[start]

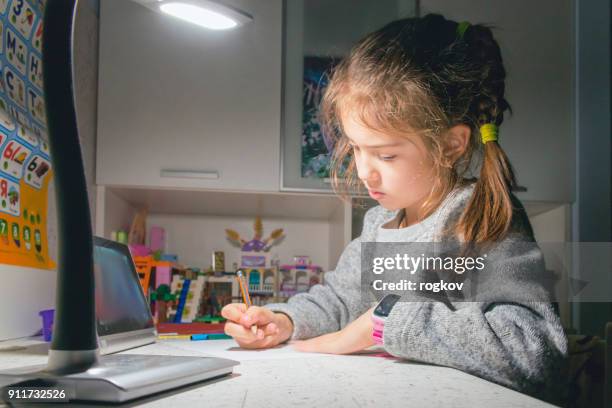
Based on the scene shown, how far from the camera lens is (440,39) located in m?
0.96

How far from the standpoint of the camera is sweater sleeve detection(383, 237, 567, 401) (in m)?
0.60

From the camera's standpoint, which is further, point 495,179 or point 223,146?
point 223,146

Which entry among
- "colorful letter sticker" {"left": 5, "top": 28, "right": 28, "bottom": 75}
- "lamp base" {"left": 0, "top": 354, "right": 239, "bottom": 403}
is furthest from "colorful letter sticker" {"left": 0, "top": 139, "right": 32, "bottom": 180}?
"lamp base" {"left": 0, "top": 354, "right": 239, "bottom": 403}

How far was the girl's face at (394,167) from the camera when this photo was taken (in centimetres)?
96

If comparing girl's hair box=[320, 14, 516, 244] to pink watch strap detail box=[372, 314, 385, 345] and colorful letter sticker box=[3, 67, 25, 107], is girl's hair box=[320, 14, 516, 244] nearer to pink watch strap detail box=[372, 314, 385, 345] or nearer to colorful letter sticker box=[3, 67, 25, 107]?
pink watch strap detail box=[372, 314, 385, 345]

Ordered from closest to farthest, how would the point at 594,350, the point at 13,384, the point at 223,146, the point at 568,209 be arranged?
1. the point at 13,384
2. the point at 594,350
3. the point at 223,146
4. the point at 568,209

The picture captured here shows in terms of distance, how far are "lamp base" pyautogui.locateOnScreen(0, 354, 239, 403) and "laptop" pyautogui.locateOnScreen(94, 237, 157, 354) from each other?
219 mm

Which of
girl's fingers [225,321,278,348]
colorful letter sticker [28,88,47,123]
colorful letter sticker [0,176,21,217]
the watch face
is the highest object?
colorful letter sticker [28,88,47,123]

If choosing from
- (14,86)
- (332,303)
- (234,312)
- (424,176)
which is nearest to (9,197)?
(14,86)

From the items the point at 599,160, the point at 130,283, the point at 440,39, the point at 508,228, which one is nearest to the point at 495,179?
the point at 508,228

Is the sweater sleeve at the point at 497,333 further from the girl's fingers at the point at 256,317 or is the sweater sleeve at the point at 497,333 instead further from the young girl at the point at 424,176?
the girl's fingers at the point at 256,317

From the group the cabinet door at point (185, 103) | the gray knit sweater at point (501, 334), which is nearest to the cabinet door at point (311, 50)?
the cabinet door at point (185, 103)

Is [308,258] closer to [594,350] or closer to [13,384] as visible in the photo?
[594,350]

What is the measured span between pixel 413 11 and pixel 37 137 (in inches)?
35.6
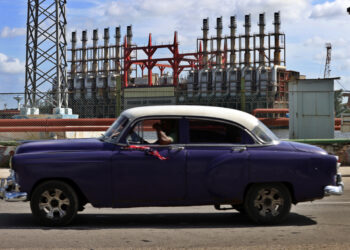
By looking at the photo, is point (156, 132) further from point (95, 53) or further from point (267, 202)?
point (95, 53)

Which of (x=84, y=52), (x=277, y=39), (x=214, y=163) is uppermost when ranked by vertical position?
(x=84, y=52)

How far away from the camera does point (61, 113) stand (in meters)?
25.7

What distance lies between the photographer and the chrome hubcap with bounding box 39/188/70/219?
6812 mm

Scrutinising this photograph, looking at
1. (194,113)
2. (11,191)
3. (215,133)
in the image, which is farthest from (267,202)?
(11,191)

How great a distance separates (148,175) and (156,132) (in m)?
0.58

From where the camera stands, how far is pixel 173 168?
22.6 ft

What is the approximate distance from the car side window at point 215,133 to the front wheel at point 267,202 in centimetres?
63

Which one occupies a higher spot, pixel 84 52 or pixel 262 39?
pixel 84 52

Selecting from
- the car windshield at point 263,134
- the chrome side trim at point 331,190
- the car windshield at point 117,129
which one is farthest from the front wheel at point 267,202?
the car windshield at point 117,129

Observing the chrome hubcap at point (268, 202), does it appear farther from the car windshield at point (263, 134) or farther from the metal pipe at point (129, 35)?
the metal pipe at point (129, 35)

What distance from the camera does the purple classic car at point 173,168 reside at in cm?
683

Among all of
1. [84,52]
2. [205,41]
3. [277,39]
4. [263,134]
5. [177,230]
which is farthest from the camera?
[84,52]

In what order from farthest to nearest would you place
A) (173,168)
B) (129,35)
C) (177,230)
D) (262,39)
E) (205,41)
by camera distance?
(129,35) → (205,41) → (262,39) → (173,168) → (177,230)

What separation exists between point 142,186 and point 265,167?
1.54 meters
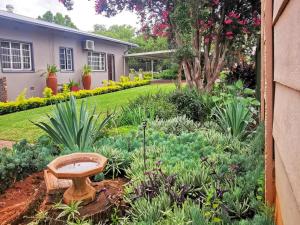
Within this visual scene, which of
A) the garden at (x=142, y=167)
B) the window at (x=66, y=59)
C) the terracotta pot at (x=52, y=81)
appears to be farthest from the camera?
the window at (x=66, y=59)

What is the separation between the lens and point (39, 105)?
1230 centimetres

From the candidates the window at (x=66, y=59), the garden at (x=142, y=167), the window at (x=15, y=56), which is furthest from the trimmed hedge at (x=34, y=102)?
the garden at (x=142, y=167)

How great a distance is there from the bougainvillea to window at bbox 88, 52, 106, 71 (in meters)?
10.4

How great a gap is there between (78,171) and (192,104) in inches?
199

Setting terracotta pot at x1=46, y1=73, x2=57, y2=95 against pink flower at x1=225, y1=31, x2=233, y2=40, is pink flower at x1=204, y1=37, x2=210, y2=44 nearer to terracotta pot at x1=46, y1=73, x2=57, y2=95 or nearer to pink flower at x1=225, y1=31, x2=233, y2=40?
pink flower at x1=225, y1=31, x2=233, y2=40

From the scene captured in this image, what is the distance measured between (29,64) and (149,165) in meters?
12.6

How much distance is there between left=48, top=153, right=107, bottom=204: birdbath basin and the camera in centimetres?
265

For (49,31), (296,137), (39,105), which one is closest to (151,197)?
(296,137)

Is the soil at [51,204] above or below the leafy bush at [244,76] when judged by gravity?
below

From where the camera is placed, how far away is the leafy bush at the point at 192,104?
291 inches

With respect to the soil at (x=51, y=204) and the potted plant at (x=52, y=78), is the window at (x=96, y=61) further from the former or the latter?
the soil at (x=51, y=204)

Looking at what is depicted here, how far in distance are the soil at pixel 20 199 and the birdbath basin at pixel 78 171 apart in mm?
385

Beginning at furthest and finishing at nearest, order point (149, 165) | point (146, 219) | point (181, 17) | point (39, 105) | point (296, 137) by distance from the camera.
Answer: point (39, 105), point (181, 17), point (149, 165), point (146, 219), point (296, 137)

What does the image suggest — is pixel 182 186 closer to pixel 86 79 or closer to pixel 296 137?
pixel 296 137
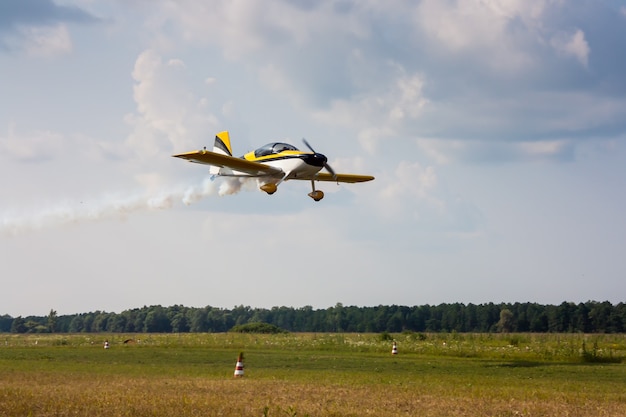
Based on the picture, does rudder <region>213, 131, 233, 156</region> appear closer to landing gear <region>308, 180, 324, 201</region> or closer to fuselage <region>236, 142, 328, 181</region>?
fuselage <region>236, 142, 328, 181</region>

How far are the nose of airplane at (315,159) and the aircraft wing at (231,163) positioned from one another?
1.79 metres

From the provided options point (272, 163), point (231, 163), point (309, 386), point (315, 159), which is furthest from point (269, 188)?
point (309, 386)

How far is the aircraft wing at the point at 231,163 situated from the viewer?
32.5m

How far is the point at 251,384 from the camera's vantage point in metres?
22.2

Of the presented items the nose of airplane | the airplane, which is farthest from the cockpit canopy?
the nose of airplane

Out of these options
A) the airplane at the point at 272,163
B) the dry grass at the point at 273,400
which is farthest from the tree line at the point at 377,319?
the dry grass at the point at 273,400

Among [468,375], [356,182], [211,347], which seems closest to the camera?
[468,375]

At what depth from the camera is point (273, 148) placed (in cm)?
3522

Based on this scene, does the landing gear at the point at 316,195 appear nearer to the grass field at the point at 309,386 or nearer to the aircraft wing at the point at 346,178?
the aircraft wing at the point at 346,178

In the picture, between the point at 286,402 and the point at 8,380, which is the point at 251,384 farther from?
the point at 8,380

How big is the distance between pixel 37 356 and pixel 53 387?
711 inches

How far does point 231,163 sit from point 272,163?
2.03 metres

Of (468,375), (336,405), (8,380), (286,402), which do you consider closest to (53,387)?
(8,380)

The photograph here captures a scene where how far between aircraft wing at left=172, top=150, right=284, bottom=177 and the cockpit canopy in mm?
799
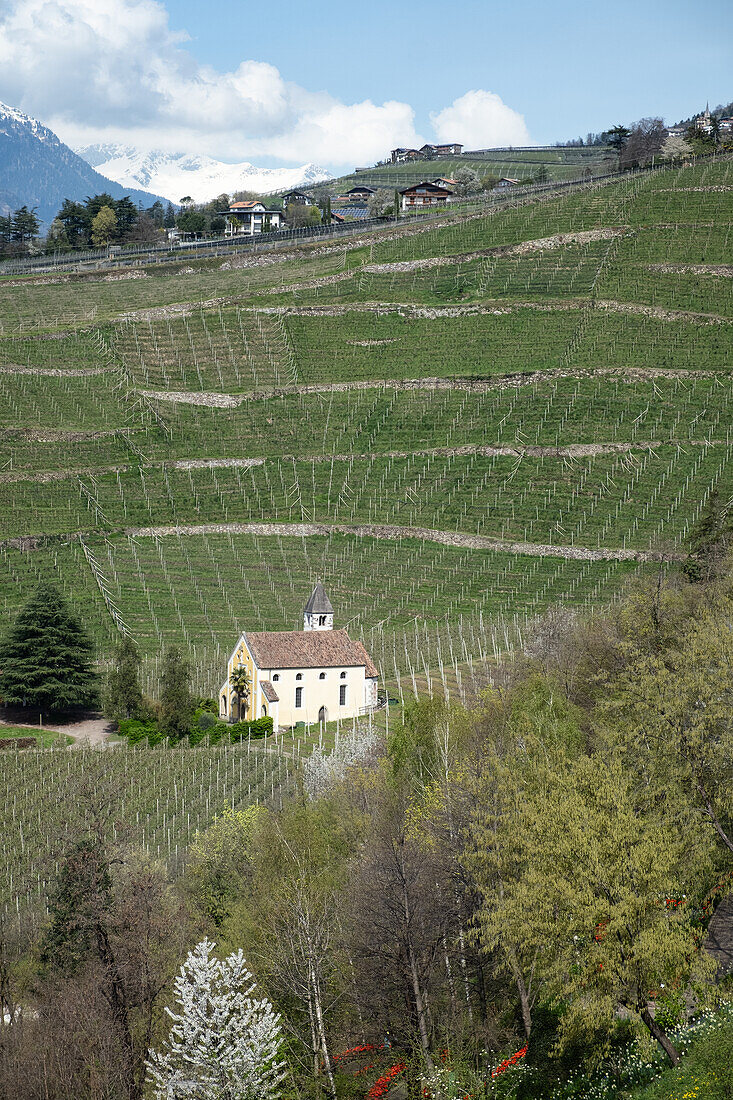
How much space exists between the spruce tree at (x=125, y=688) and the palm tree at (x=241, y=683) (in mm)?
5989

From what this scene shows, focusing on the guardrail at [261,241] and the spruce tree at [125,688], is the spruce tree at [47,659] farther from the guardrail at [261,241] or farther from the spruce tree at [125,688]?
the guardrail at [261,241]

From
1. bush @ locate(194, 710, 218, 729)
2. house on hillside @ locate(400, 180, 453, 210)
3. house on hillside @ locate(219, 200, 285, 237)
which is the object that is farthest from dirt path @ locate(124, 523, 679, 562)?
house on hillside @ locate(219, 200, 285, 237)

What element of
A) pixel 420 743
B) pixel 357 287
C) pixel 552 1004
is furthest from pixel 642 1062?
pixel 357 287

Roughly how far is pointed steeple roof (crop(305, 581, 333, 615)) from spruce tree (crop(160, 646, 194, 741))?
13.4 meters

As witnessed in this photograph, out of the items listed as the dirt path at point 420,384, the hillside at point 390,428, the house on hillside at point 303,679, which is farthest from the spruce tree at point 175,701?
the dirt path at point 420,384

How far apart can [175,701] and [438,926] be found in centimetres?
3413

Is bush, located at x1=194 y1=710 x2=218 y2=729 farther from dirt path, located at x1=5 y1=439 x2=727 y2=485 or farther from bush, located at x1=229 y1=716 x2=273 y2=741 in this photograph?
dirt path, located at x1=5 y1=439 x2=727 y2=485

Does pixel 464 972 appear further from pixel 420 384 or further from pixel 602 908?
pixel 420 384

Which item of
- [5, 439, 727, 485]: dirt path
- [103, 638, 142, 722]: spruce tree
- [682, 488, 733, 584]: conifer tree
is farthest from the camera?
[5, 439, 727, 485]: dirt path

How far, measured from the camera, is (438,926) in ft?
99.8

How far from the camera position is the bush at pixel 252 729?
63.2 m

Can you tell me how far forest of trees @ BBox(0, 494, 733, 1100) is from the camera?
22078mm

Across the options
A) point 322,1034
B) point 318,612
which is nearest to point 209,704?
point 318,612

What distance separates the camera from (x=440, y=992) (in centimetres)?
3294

[end]

● **THE PROBLEM**: Set down exactly what runs from the line with "Does pixel 464" to the last line of the data above, including both of those lines and no others.

● **SOLUTION FOR THIS TASK**:
Does pixel 464 972 appear further from pixel 420 384 or further from pixel 602 908?
pixel 420 384

Which item of
- [5, 439, 727, 485]: dirt path
- [103, 638, 142, 722]: spruce tree
- [682, 488, 733, 584]: conifer tree
is farthest from the camera?
[5, 439, 727, 485]: dirt path

How far, measured from the camera, is (438,926) in ft?
99.8

How far from the camera position is the bush at pixel 252 729?
63.2 m

Can you tell me how far forest of trees @ BBox(0, 494, 733, 1100) is from the camera?
22078mm

Across the options
A) point 322,1034
B) point 318,612
which is nearest to point 209,704?
point 318,612

What distance separates the camera from (x=440, y=992) (in centimetres)?
3294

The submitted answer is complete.